I am guilty of sitting around and wondering what my children will become or how they will leave their mark on this dark world that we live in. I’m scared to death that I might miss teaching them some important life lesson or be too hard on them in the long run. I am pretty tough on them and, there have been times, where I even shocked my self. There comes a point where we all begin to compare ourselves to our parents and we cringe,maybe even cry, at how we are turning out to be just like them.
There is no doubt that I am my mother’s daughter. I look just like her and I am pretty sure that I have a lot of her personality traits. I have just used them in a different way. Unfortunately, I am unable to say of I am anything like my father because I never had the privilege of knowing who he was. Or should I say, I have never met my earthly father.
By the time I was 19 years old, I had been told that three different men were my father. By this time, I really didnt care who he was.
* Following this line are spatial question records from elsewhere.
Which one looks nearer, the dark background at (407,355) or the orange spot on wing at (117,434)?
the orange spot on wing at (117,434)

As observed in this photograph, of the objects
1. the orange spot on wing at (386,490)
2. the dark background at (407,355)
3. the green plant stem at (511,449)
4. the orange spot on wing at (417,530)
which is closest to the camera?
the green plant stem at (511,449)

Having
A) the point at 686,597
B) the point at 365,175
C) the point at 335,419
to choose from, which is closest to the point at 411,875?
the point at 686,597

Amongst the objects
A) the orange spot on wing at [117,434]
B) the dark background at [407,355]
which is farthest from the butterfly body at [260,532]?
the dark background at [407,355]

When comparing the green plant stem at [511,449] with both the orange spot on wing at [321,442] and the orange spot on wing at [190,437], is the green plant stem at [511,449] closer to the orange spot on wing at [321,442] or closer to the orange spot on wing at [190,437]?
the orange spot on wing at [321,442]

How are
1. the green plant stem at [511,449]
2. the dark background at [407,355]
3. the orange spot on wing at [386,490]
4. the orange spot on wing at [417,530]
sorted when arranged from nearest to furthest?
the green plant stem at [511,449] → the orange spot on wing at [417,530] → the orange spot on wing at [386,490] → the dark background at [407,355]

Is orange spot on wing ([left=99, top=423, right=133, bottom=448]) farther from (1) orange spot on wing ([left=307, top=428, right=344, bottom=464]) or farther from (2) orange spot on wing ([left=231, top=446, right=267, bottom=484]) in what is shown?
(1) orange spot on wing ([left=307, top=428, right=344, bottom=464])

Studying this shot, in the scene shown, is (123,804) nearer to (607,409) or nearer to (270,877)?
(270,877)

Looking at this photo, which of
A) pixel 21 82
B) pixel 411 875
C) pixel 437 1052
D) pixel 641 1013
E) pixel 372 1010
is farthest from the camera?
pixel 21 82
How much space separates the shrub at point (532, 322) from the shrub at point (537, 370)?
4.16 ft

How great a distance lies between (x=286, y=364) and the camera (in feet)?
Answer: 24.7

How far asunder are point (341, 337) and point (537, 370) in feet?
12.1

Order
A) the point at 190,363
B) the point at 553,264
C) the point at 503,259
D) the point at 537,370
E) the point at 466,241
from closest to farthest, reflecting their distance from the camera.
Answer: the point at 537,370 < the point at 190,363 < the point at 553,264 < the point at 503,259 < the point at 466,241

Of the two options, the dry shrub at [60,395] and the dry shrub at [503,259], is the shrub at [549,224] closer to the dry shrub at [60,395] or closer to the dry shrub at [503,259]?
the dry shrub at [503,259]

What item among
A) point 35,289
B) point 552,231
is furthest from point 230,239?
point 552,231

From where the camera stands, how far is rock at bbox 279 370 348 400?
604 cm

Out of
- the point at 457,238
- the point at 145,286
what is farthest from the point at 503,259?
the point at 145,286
My life had already been defined and I knew that my identity did not come from him. I am grateful for his help; however, he does not give or take anything from me at this point. I rarely consider what my life might have been like because I know that it has already been planned out and I AM DOING GREAT…
As I look at my beautiful children, I feel so blessed to see a part of my husband and I in them. More importantly, I wish to see Jesus in them. My son may have his father’s eyes and my daughter’s may hold their mother’s spirit but I want them to hold their Father in Heaven’s heart. I want them to love like he loves, forgive as he forgives, and live like he directed us to live.
Philippians 2:1-5 says, “If you have any encouragement from being united with Christ, if any comfort from his love, if any fellowship with the Spirit, if any tenderness and compassion, then make my joy complete by being like-minded, having the same love, being one in spirit and purpose. Do nothing out of selfish ambition or vain conceit, but in humility consider others better than yourselves. Each of you should look not only to your own interests, but also to the interests of others. Your attitude should be the same as that of Christ Jesus.”
As we look at our children and wonder who they resemble, let us strive to look past the outer characteristics and look to their hearts. We have been intrusted with the future children of the kingdom. Christ gave us an important role in fulfilling his prophecy. While we must profess his love to others, we must also raise his children to love and honor, to show kindness where there is none, to open their hearts to many, to give hope to the hopeless, and to have the desire to bring people to Jesus.
Beyond all the blue eyes and curly hair – I want to see Jesus in my children.